WORK REQUIRED: From the records below, extract every line that contains the string "plant", copying each line without change.
— start of TASK MATERIAL —
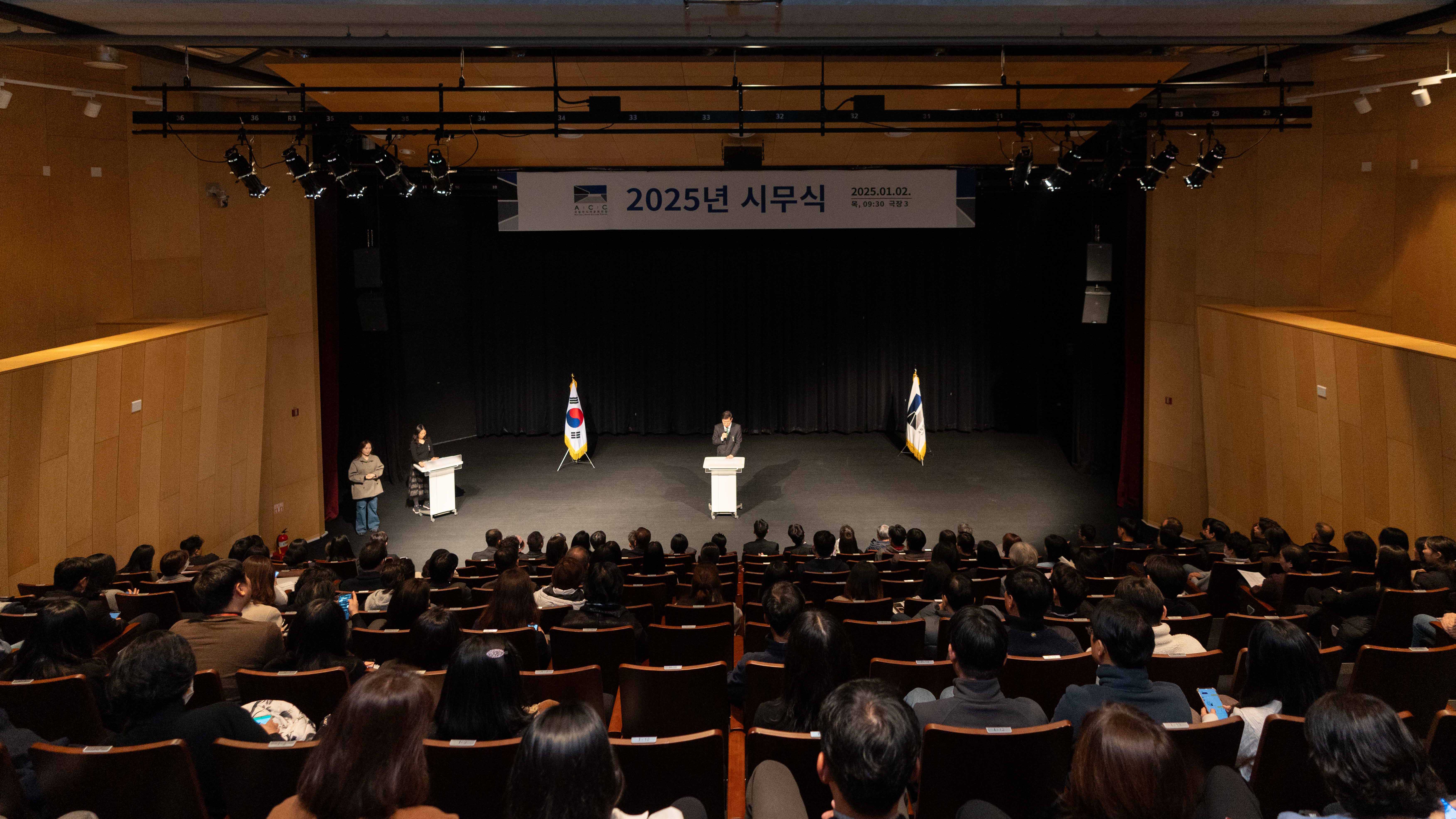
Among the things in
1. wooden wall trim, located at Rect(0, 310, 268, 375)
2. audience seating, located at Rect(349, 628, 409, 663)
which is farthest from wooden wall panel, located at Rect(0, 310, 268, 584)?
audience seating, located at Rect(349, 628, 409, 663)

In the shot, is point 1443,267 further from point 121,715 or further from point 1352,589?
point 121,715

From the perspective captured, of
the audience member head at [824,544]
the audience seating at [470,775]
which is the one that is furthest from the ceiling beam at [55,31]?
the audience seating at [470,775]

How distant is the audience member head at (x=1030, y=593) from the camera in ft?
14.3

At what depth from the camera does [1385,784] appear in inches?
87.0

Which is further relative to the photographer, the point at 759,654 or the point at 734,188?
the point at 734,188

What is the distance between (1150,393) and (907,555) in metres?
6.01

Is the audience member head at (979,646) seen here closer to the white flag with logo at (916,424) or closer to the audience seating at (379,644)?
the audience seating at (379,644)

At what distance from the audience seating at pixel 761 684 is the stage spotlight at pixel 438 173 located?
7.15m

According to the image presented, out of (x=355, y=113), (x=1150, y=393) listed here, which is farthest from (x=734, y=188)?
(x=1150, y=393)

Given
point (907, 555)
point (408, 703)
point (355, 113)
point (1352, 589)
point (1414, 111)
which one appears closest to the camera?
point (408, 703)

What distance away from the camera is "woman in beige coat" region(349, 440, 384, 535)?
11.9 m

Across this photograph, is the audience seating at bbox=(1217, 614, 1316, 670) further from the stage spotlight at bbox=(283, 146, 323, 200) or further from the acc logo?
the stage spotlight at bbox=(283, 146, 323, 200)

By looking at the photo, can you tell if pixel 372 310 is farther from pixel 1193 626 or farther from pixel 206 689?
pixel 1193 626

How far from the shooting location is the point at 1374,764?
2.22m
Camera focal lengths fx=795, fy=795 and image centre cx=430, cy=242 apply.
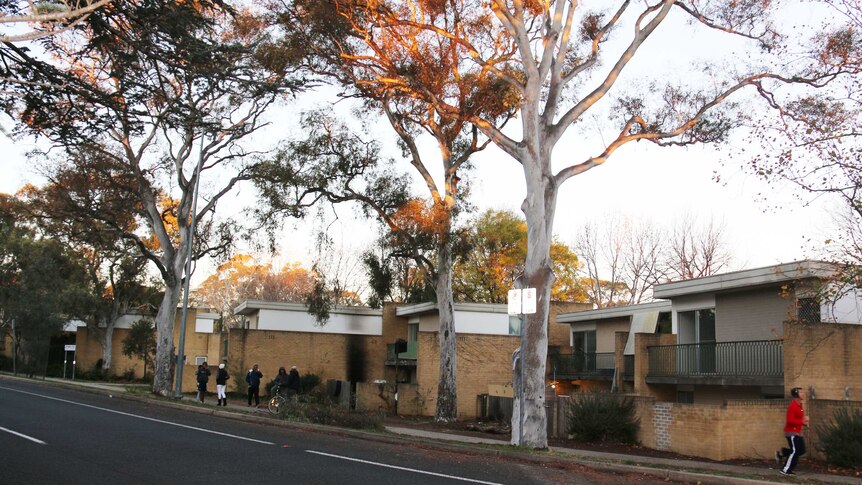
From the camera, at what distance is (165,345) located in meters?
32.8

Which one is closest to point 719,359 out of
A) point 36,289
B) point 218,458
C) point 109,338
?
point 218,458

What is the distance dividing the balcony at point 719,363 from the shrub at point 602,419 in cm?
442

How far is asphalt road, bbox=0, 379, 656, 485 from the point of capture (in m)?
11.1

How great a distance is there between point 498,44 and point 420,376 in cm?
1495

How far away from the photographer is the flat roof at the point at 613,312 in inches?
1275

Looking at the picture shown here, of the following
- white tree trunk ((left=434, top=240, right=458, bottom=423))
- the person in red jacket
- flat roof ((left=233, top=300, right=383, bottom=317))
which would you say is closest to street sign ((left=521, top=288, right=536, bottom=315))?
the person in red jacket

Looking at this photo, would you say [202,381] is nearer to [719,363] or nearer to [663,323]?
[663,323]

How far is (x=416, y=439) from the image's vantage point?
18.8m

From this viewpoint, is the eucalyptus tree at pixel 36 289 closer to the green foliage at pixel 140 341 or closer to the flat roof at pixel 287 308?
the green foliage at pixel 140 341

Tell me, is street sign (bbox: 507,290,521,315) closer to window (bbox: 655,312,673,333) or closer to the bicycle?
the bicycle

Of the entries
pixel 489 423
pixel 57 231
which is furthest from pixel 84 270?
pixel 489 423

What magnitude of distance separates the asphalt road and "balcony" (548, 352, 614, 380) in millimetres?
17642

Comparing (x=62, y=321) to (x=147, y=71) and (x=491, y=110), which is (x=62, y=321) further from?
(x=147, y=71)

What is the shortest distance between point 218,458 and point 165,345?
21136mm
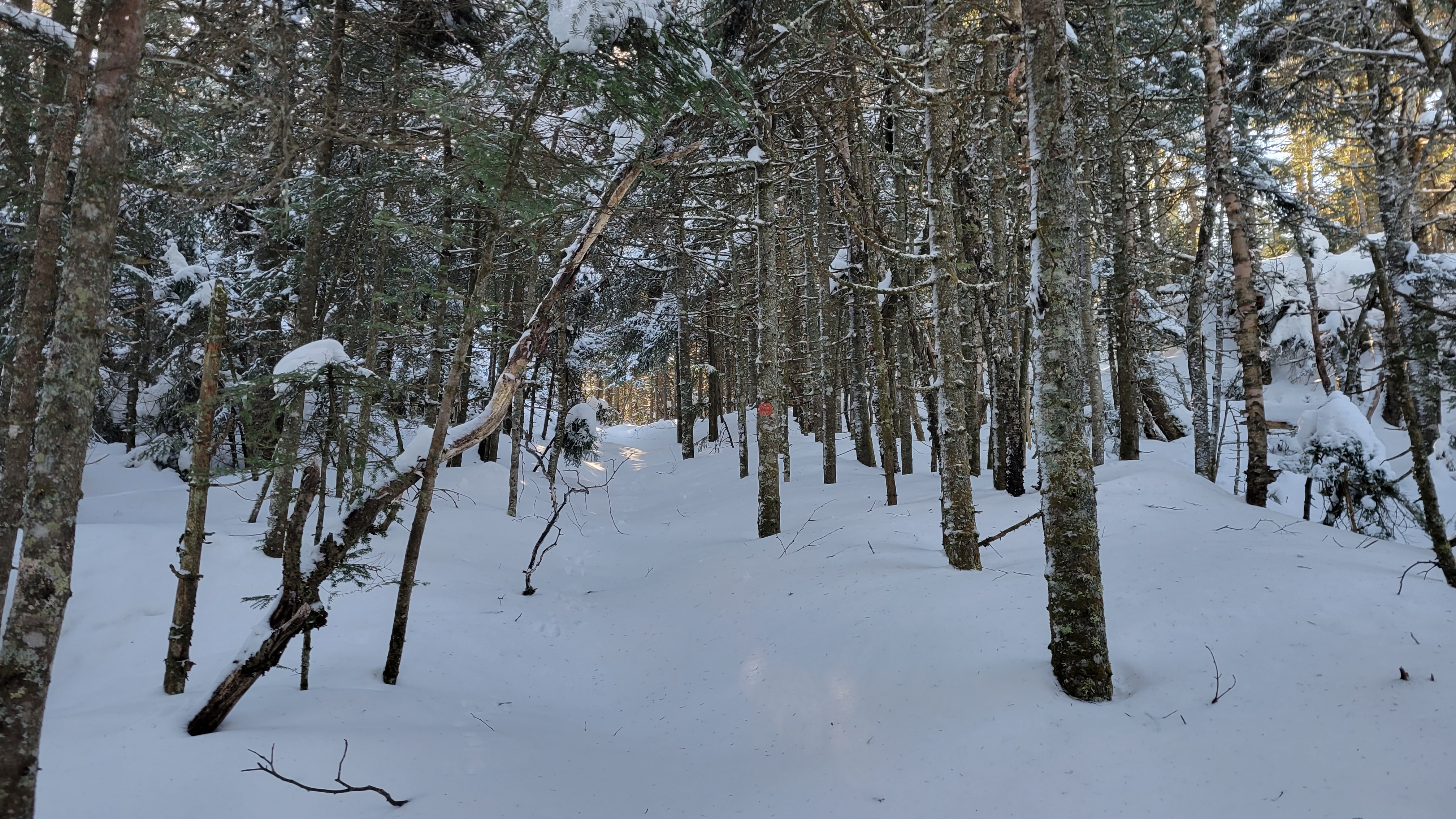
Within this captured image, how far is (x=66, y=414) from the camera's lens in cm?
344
— end of TASK MATERIAL —
— start of TASK MATERIAL —
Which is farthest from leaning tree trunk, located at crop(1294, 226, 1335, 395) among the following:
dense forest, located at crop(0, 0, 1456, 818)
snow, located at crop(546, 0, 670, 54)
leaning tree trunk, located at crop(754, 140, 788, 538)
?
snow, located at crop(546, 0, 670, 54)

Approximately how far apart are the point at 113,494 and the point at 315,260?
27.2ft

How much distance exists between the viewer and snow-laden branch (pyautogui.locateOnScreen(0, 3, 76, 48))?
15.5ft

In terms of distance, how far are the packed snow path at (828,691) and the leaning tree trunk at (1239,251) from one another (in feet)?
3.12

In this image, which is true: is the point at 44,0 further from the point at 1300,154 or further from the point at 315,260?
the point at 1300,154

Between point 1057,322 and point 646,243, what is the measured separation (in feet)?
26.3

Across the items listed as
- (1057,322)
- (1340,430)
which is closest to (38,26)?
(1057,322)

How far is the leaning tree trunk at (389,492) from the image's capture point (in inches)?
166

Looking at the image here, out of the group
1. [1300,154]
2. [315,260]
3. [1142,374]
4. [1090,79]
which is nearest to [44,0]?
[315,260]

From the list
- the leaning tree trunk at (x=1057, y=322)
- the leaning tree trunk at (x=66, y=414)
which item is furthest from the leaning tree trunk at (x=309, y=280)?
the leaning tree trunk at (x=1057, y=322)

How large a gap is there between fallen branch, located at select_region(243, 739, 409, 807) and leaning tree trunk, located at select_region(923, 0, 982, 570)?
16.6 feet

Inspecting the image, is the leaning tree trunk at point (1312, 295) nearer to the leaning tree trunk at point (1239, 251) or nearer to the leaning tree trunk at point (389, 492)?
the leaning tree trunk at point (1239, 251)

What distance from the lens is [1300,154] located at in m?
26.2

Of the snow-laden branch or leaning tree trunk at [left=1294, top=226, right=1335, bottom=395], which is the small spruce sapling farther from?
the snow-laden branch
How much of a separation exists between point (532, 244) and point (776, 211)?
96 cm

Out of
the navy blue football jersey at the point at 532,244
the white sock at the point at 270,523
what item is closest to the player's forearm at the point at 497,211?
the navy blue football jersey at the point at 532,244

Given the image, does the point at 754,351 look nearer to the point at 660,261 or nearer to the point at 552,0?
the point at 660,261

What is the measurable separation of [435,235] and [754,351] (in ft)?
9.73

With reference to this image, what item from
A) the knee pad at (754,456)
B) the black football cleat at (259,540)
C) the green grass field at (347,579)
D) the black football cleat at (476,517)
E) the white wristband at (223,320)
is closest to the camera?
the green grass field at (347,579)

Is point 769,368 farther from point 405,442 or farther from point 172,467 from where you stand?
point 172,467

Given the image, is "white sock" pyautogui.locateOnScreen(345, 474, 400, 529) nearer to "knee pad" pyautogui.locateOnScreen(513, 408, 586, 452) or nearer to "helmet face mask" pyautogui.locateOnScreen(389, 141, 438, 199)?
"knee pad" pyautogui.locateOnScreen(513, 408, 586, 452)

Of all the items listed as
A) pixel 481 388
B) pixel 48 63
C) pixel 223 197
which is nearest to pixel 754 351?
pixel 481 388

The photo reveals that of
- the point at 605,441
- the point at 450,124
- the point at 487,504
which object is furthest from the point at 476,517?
— end of TASK MATERIAL —
— start of TASK MATERIAL —
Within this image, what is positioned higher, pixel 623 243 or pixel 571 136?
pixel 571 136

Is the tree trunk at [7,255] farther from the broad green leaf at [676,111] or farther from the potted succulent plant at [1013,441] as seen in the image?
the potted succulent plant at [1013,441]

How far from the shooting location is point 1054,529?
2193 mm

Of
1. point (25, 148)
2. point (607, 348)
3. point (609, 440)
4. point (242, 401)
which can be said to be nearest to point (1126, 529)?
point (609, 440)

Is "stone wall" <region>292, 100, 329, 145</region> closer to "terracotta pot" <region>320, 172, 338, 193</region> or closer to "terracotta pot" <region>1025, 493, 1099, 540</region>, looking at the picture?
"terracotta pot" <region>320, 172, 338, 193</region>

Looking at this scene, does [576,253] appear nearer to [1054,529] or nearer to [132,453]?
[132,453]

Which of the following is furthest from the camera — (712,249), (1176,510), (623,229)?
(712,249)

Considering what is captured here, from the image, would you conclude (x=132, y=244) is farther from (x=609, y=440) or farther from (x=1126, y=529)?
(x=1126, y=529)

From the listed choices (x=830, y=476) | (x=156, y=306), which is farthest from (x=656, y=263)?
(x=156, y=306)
— end of TASK MATERIAL —
EXERCISE SOLUTION:
Is the tree trunk at [7,255] farther from the broad green leaf at [676,111] or farther from the potted succulent plant at [1013,441] as seen in the image?
the potted succulent plant at [1013,441]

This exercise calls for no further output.